- [Exercise aim]
These entries are to be retyped in full, word for word.

Collected data
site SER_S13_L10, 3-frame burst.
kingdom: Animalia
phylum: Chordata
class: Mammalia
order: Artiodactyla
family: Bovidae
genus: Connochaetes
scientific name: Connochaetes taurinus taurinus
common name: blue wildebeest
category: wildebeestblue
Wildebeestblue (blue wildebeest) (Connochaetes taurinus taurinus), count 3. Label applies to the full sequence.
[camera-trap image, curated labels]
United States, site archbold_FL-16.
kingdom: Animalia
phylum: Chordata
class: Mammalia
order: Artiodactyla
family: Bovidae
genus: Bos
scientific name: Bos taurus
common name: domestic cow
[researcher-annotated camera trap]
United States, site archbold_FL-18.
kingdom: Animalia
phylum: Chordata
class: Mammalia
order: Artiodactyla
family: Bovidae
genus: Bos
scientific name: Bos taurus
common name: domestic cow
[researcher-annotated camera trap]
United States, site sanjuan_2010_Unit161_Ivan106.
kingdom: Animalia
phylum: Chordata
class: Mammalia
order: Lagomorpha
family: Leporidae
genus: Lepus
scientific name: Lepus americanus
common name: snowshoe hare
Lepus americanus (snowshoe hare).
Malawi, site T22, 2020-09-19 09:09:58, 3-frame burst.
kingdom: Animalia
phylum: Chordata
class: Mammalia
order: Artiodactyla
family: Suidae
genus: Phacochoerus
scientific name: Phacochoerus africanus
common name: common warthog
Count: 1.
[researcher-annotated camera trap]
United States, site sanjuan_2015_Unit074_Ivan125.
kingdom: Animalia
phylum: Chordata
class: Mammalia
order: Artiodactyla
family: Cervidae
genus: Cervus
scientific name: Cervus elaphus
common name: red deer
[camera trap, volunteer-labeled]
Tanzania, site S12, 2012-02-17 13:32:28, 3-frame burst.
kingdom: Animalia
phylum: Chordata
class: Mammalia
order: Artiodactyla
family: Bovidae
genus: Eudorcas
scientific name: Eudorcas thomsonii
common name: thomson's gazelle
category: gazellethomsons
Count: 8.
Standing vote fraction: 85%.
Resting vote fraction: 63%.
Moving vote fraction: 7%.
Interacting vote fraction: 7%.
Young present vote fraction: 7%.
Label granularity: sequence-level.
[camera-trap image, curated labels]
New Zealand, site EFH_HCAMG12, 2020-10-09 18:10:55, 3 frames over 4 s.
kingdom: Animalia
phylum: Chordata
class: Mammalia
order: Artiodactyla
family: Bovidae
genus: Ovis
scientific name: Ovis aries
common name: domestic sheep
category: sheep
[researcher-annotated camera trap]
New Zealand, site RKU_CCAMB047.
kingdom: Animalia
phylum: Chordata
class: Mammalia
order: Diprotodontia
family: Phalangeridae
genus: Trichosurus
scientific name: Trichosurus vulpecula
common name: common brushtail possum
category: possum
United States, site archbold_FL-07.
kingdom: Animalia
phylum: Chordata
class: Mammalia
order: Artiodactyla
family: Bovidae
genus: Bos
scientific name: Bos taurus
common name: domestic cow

- [Answer box]
site SER_S13_L10, 3-frame burst.
kingdom: Animalia
phylum: Chordata
class: Mammalia
order: Artiodactyla
family: Bovidae
genus: Connochaetes
scientific name: Connochaetes taurinus taurinus
common name: blue wildebeest
category: wildebeestblue
Wildebeestblue (blue wildebeest) (Connochaetes taurinus taurinus), count 3. Label applies to the full sequence.
[camera-trap image, curated labels]
United States, site archbold_FL-16.
kingdom: Animalia
phylum: Chordata
class: Mammalia
order: Artiodactyla
family: Bovidae
genus: Bos
scientific name: Bos taurus
common name: domestic cow
[researcher-annotated camera trap]
United States, site archbold_FL-18.
kingdom: Animalia
phylum: Chordata
class: Mammalia
order: Artiodactyla
family: Bovidae
genus: Bos
scientific name: Bos taurus
common name: domestic cow
[researcher-annotated camera trap]
United States, site sanjuan_2010_Unit161_Ivan106.
kingdom: Animalia
phylum: Chordata
class: Mammalia
order: Lagomorpha
family: Leporidae
genus: Lepus
scientific name: Lepus americanus
common name: snowshoe hare
Lepus americanus (snowshoe hare).
Malawi, site T22, 2020-09-19 09:09:58, 3-frame burst.
kingdom: Animalia
phylum: Chordata
class: Mammalia
order: Artiodactyla
family: Suidae
genus: Phacochoerus
scientific name: Phacochoerus africanus
common name: common warthog
Count: 1.
[researcher-annotated camera trap]
United States, site sanjuan_2015_Unit074_Ivan125.
kingdom: Animalia
phylum: Chordata
class: Mammalia
order: Artiodactyla
family: Cervidae
genus: Cervus
scientific name: Cervus elaphus
common name: red deer
[camera trap, volunteer-labeled]
Tanzania, site S12, 2012-02-17 13:32:28, 3-frame burst.
kingdom: Animalia
phylum: Chordata
class: Mammalia
order: Artiodactyla
family: Bovidae
genus: Eudorcas
scientific name: Eudorcas thomsonii
common name: thomson's gazelle
category: gazellethomsons
Count: 8.
Standing vote fraction: 85%.
Resting vote fraction: 63%.
Moving vote fraction: 7%.
Interacting vote fraction: 7%.
Young present vote fraction: 7%.
Label granularity: sequence-level.
[camera-trap image, curated labels]
New Zealand, site EFH_HCAMG12, 2020-10-09 18:10:55, 3 frames over 4 s.
kingdom: Animalia
phylum: Chordata
class: Mammalia
order: Artiodactyla
family: Bovidae
genus: Ovis
scientific name: Ovis aries
common name: domestic sheep
category: sheep
[researcher-annotated camera trap]
New Zealand, site RKU_CCAMB047.
kingdom: Animalia
phylum: Chordata
class: Mammalia
order: Diprotodontia
family: Phalangeridae
genus: Trichosurus
scientific name: Trichosurus vulpecula
common name: common brushtail possum
category: possum
United States, site archbold_FL-07.
kingdom: Animalia
phylum: Chordata
class: Mammalia
order: Artiodactyla
family: Bovidae
genus: Bos
scientific name: Bos taurus
common name: domestic cow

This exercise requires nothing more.